*Task set*:
1. Retype the part of the scratch-building HO locomotives page from "RB Model – Brass" to "head.  Click Here." word for word.
2. Answer these from the page on scratch building HO locomotives, one answer per line with matching letters:
(a) What material does the author build in?
(b) What does RB Model supply?
(c) Which engine was the subject of the Kalmbach bookazine project?
3. Write what comes next in the page on scratch building HO locomotives, picking up after its final sentence.

*Extracted text*:
-- Opening Marker --
How To Scratch Build HO Locomotives

About scratch building scale model trains.  Resources, tips and hints.

I am a scratch builder.  I build in brass.  I build accessories such as water columns, signal lights, coaling towers, water tower boilers and pumps, engines, yard cranes and more.

As a scratch builder I am always looking for tips, hints, how to and supplies. As I do my research I add it here so I can find it again.

You are invited to go through it to see what is useful to you.

First let me show you some fantastic plans that are widely used in Europe. They are large scale but people scale them down. They are authored by one of the most famous designers in Europe.  You can see them here.

Artful Engineering – Great videos on working in brass. And an excellent book that is a step by step guide to building a brass engine.

Building Locomotives  – Excellent info on building a chassis plus much much more.

About Com Resources – Motors, bogeys, etc.

RB Model – Brass Sheet And Wheels

Adelbertus– figures, tubes, brass angle.

http://model-railroad-hobbyist.com/node/5805

Here is a great video on building trackside structures.  If you are into brass, this should turn your head.  Click Here.
http://www.cumberlandmodelengineering.com/Dave’sLocosBrass.html

MR has had at least 2 series over the last 10-20 years on scratchbuilding an engine out of brass and Kalmbach has a bookazine on the last project, a NYC 4-6-0.
-- Closing Marker --
*Records shown*:
-- Opening Marker --
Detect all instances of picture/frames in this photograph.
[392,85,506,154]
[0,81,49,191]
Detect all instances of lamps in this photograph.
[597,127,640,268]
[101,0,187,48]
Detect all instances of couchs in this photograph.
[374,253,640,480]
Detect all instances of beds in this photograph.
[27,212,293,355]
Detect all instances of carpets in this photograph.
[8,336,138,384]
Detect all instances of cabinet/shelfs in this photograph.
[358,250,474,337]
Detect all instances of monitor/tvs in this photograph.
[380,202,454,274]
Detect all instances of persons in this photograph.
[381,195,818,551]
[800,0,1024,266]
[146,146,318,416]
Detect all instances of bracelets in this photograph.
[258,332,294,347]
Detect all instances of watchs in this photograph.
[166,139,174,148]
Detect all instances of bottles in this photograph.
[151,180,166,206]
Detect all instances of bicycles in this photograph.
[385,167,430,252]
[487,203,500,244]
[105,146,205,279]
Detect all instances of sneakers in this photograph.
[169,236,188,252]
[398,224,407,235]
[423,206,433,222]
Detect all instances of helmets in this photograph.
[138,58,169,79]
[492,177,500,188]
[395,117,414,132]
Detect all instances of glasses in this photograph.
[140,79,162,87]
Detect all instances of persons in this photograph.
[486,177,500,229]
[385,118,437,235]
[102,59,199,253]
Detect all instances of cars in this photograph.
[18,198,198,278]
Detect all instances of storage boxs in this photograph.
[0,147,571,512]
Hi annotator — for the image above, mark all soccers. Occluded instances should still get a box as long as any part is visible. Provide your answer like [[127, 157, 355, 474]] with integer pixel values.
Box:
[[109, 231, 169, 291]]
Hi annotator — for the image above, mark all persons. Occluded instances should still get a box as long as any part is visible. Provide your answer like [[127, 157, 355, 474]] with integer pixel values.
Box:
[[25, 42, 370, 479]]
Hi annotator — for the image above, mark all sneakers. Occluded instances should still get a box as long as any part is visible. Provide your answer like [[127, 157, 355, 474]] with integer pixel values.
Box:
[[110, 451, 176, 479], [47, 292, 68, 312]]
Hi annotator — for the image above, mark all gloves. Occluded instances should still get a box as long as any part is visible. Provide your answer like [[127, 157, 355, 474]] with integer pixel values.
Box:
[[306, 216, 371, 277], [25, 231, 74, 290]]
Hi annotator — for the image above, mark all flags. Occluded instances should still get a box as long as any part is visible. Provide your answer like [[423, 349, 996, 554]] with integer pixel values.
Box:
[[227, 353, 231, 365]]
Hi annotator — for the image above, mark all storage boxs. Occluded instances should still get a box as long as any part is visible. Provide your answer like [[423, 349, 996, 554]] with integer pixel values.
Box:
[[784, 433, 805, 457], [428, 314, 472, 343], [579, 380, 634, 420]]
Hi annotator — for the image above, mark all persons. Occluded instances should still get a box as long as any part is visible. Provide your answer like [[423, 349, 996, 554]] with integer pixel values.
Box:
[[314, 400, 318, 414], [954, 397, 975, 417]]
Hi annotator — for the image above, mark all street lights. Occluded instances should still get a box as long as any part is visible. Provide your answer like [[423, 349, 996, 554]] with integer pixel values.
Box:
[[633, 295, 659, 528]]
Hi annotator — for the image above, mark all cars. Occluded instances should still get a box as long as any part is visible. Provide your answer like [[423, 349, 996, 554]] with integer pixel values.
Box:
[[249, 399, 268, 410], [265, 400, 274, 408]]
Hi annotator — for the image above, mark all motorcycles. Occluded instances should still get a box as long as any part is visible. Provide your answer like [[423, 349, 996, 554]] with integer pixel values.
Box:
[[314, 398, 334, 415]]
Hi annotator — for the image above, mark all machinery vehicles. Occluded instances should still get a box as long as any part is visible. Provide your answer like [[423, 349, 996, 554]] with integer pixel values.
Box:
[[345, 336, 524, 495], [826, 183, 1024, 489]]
-- Closing Marker --
*List of answers*:
1.
RB Model – Brass Sheet And Wheels

Adelbertus– figures, tubes, brass angle.

http://model-railroad-hobbyist.com/node/5805

Here is a great video on building trackside structures.  If you are into brass, this should turn your head.  Click Here.

2.
(a) Brass
(b) Brass sheet and wheels
(c) A NYC 4-6-0

3.
Dave H.

A collection of posts from forums.

How are your modeling skills in general? Scratch building of any kind requires a good set of overall skills, not something you’re going to pick up over night or out of a book. Working with brass is whole nuther ball game, in addition to other basic modelmaking skills, you need to be able to solder well and some machining skills wouldn’t hurt.

A good place to start, would be some locmotive kits, (Bowser, Stewart, MDC), to learn how things go together. Get yourself a Walthers catalog, (the paper kind – not online) , it’s full illustrated parts and ideas, (it’s the scratch and kitbasher’s bible).

You’ll need measuring tools, scale rules, squares and a caliper. You’ll also need plan drawing of the locomotive you want to build. And then you need to do research.

I started out learning how to detail/modify locomotives to more closely represent a prototype, then more advanced kitbashing until finally I built up my skills and knowledge to do some scratch building. That took about 20 years! Today, with everything that’s available on the market there’s not a lot of reasons to scratch build locomotives, unless it’s just for the fun of it.

You could start out with a simpler kitbash using parts from the Walthers catalog and alse where.

If you have a locomotive in mind let us know and maybe we can be more specific.

Edit: Railroad Model Craftsman and Mainline MOdeler are both excellent mags for kitbashing and scratchbuilding, look for old issues at trainshow and LHS. You might also want to check out some of the Kalmbach books.

Jay

MR did a long multi issue article on scratch building a modest sized brass steamer within the last ten years as so.  Was pretty good one, pix and drawings.  All hand tools and not too many of them.  The MR website search engine ought to find it for you.  The Walthers catalog carries a weath of brass detail parts, pilots, brake gear, cabs, steam domes, gears and motors, smoke box fronts, power reversers, wheels, whistles and bells, injectors, super heaters, blow downs, cylinders, etc, etc,etc.  North West Short Lines is good on motors and gear boxes.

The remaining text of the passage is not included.